--- Start Data shown ---

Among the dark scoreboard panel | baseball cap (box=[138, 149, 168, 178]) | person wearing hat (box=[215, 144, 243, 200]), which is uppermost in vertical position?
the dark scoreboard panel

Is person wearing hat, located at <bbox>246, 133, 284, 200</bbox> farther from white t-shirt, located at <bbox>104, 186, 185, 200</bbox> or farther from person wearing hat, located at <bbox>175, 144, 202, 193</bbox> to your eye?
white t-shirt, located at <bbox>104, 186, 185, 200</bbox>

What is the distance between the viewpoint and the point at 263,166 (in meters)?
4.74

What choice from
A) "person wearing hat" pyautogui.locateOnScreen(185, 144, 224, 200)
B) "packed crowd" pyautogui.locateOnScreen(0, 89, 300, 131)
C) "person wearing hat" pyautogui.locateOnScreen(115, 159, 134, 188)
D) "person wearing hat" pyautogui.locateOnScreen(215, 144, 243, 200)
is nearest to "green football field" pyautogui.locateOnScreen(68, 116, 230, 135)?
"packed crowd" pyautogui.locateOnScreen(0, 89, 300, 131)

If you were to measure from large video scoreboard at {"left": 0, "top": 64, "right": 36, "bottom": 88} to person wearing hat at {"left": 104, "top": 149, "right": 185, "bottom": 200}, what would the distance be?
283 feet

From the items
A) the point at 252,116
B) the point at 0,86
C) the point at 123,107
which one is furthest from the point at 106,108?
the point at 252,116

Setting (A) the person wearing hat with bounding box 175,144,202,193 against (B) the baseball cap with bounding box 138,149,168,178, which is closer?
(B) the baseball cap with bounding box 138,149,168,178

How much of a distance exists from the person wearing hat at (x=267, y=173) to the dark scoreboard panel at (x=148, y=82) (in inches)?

--- End Data shown ---

**Short task:** Exactly as written, please output every entry.

**Result for this task:**
Among the dark scoreboard panel | baseball cap (box=[138, 149, 168, 178]) | person wearing hat (box=[215, 144, 243, 200]), which is uppermost in vertical position?
the dark scoreboard panel

Is person wearing hat, located at <bbox>246, 133, 284, 200</bbox> farther from white t-shirt, located at <bbox>104, 186, 185, 200</bbox> or farther from person wearing hat, located at <bbox>175, 144, 202, 193</bbox> to your eye?
white t-shirt, located at <bbox>104, 186, 185, 200</bbox>

What is the distance between the viewpoint and the point at 263,166 (in meters)?
4.74

What choice from
A) "person wearing hat" pyautogui.locateOnScreen(185, 144, 224, 200)
B) "packed crowd" pyautogui.locateOnScreen(0, 89, 300, 131)
C) "person wearing hat" pyautogui.locateOnScreen(115, 159, 134, 188)
D) "person wearing hat" pyautogui.locateOnScreen(215, 144, 243, 200)
is nearest to "green football field" pyautogui.locateOnScreen(68, 116, 230, 135)?
"packed crowd" pyautogui.locateOnScreen(0, 89, 300, 131)

If you were to measure from large video scoreboard at {"left": 0, "top": 64, "right": 36, "bottom": 88} to person wearing hat at {"left": 104, "top": 149, "right": 185, "bottom": 200}, what would the distance be?
283 feet

From the items
A) the point at 252,116
B) the point at 0,86
C) the point at 123,107
which one is furthest from the point at 106,108?
the point at 252,116

Setting (A) the person wearing hat with bounding box 175,144,202,193 against (B) the baseball cap with bounding box 138,149,168,178, which is closer?
(B) the baseball cap with bounding box 138,149,168,178

How much of a distance exists from the person wearing hat at (x=267, y=173) to the dark scoreboard panel at (x=148, y=82) (in inches)?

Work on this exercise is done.